The Utah Republican was responding to a letter Lew sent this week, in which he called for immediate and retroactive action against a surge in the cross-border maneuver known as an "inversion."

Hatch took issue with one part of Lew's letter, chiding him for questioning the “economic patriotism” of corporations that shift their focus offshore.

“Ultimately, I share your desire for ‘a new sense of economic patriotism,’ though most of us never lost that sense and tend not to reserve it for election years,” Hatch wrote.

Pfizer’s bid to take over AstraZeneca drew increased attention to inversions, but a host of other companies — Walgreens and Medtronic, for instance — have also openly discussed such a move.

Lew’s letter put Democrats in Washington largely on the same page when it comes to inversion.

Sen. Carl Levin (D-Mich.) and Rep.

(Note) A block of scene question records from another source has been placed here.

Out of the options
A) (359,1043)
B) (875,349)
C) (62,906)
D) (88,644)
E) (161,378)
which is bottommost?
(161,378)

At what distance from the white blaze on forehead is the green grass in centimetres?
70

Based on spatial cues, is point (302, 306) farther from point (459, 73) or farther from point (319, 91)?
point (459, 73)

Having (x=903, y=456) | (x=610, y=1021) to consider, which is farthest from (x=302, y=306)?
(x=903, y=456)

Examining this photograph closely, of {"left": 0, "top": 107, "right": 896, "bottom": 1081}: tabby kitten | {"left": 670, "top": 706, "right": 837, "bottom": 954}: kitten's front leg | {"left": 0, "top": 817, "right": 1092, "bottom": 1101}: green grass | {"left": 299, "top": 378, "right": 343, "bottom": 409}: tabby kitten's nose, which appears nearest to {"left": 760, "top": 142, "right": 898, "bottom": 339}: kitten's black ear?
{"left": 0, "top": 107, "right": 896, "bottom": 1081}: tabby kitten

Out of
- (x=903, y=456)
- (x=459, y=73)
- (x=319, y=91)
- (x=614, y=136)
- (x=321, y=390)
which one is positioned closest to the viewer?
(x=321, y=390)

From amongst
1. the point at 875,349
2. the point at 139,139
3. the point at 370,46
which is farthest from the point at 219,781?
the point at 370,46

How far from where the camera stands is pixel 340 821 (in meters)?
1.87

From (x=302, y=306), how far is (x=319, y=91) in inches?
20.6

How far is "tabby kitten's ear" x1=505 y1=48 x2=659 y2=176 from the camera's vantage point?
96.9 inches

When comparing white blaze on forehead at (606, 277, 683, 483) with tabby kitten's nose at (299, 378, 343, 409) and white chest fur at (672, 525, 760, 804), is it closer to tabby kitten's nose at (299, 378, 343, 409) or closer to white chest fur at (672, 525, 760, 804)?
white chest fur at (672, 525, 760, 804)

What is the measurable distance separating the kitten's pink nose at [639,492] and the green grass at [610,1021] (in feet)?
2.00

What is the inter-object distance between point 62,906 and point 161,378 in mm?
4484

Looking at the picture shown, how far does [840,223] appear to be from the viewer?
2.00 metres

Sandy Levin (D-Mich.) have proposed legislation based on a proposal from President Obama’s latest budget that would target inversions retroactive to May.

Senate Finance Chairman Ron Wyden (D-Ore.), who had previously said he wanted to deal with the offshore deals as part of a broader rewrite of the tax code, has sounded more interested in a short-term solution this week as well.

A spokesman for Hatch said that the senator was interested in taking broader steps to make the U.S. more business-friendly, and thus the idea of inversion less attractive.

The Democratic proposals to rein in inversions would essentially continue to count a corporation as domestic for tax purposes unless the company merged with a foreign competitor the same size or bigger.

Currently, a merged company where at least 80 percent of the shareholders are from the U.S. business can shift their legal address offshore for tax purposes.

Hatch said Thursday that he was “certain we can find alternatives that could easily be enacted and are less punitive and restrictive to businesses."